Surplus employees are entitled to priority appointment to term and short-term, nonrecurring positions (1.1.28)
If you accept a term position, your indeterminate status and surplus priority status will be protected (1.1.25) and your home department will pay salary costs, and other authorized costs such as salary protection, tuition, travel, relocation, and retraining for surplus employees for one year. After that, the appointing department becomes you new home department. Your home department may agree to a period longer than 1 year, but is not obligated to do so. (1.1.24)
Surplus employees have the right to receive up to two years retraining, under certain conditions. The conditions which trigger that right include a shortage of qualified candidates and the condition that there are no other available priority persons qualified for the position for which you are retraining (4.1.3, 4.2.1). The department must prepare a training plan that is agreeable to you (4.2.2). You will remain employed by your home department during retraining and be paid at your current level unless the appointing department is willing to appoint you on the condition you will successfully complete the retraining (4.2.4).The proposed lay-off date will be extended to the projected completion of the training period (4.2.5). If your performance during training is not satisfactory, the training can be terminated and you can be laid off (4.2.3).
If you refuse a reasonable job offer, you will be laid off one month after your refusal, but not before six months after the surplus declaration date (1.1.32).
A surplus employee can also make a written request to the Deputy Head for an accelerated lay-off, or to be laid off earlier than originally scheduled (1.1.29). You may wish to consider this if you receive a job offer elsewhere.

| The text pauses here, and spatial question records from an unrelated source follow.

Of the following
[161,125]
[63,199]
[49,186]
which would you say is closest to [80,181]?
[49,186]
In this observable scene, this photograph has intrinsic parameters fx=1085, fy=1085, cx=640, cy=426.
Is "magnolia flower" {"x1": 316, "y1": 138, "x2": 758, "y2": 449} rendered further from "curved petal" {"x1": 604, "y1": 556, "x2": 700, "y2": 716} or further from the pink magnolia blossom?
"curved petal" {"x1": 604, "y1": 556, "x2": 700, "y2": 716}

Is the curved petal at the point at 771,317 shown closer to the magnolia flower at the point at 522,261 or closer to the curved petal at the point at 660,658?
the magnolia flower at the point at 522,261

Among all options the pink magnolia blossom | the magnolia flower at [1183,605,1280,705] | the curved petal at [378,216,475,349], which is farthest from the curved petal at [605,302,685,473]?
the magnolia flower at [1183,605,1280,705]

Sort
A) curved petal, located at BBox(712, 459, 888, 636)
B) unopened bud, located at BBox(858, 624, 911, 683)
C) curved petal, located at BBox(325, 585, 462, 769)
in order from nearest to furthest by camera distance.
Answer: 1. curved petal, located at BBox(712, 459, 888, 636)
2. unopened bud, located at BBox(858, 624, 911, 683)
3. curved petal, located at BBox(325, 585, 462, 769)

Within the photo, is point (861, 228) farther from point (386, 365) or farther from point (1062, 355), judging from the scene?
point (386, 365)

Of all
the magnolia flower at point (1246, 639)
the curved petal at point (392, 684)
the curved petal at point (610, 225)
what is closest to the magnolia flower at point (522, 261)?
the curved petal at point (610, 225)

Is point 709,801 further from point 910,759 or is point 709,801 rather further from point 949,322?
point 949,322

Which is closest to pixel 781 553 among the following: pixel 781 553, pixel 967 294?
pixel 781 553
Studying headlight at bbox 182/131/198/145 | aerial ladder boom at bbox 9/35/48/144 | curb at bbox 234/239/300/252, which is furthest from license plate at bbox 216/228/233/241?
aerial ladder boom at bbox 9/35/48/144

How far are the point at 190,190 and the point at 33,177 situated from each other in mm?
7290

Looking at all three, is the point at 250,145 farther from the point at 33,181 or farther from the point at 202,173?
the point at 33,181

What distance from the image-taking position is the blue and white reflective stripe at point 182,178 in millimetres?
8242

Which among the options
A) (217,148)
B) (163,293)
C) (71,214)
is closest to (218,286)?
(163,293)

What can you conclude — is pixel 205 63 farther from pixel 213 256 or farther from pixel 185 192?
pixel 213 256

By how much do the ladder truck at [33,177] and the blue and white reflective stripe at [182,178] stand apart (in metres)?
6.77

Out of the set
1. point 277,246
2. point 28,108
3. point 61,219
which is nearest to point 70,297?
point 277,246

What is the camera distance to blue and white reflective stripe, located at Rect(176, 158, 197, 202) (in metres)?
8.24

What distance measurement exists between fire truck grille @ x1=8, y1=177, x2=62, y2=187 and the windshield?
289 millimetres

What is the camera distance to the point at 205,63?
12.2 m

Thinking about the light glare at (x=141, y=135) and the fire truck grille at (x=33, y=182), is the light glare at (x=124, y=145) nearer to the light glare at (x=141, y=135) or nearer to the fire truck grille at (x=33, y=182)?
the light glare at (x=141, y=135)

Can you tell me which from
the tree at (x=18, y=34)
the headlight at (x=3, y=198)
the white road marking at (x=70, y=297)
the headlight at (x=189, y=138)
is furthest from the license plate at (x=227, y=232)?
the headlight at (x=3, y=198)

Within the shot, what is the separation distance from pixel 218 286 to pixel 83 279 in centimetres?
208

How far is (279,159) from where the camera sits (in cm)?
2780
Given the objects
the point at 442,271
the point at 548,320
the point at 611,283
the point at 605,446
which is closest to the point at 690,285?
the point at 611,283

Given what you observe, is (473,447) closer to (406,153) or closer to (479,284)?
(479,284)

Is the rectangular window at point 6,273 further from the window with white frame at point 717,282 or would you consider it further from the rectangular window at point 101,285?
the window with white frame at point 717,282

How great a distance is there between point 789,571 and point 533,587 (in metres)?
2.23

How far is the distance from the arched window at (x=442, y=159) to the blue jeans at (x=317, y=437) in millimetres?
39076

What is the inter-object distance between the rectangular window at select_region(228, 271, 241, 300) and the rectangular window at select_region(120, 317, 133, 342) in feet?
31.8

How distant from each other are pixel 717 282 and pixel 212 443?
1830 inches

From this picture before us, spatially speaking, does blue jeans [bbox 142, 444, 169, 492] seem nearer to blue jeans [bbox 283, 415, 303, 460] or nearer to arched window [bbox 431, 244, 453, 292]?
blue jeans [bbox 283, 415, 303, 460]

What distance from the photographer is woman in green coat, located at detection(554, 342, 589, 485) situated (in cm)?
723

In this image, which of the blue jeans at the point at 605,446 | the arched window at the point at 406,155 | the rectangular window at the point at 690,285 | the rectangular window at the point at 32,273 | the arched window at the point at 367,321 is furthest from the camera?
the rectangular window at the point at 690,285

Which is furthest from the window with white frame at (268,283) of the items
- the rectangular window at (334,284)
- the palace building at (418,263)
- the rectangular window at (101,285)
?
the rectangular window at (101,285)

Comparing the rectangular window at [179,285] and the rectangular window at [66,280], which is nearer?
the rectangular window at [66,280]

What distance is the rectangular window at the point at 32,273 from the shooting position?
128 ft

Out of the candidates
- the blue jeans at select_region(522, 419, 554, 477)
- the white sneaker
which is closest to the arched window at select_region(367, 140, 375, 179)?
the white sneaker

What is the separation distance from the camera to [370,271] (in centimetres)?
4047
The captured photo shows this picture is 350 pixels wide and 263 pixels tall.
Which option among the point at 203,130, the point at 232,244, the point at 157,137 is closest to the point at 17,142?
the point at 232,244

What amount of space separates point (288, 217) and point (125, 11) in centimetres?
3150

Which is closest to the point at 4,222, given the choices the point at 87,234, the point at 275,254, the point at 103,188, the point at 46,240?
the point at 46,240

As well as being appointed to an indeterminate position or being laid off as outlined above, you might also have your surplus status rescinded or you may choose to resign. If you resign, you will be considered laid off on the date the employer accepts your resignation for the purposes of severance and retroactive remuneration (1.1.37).
Severance pay and other benefits flowing from other parts of the collective agreement are separate from and in addition to those in the WFAA (1.1.36).
The department is required to provide you with an individual counsellor to help you assess your situation (1.1.34, see Getting help and taking action! info sheet).
Note that as a surplus employee in receipt of a guarantee of a reasonable job offer you do not have access to the choices available to opting employees (6.1.1). This includes the right to alternation (6.2.3).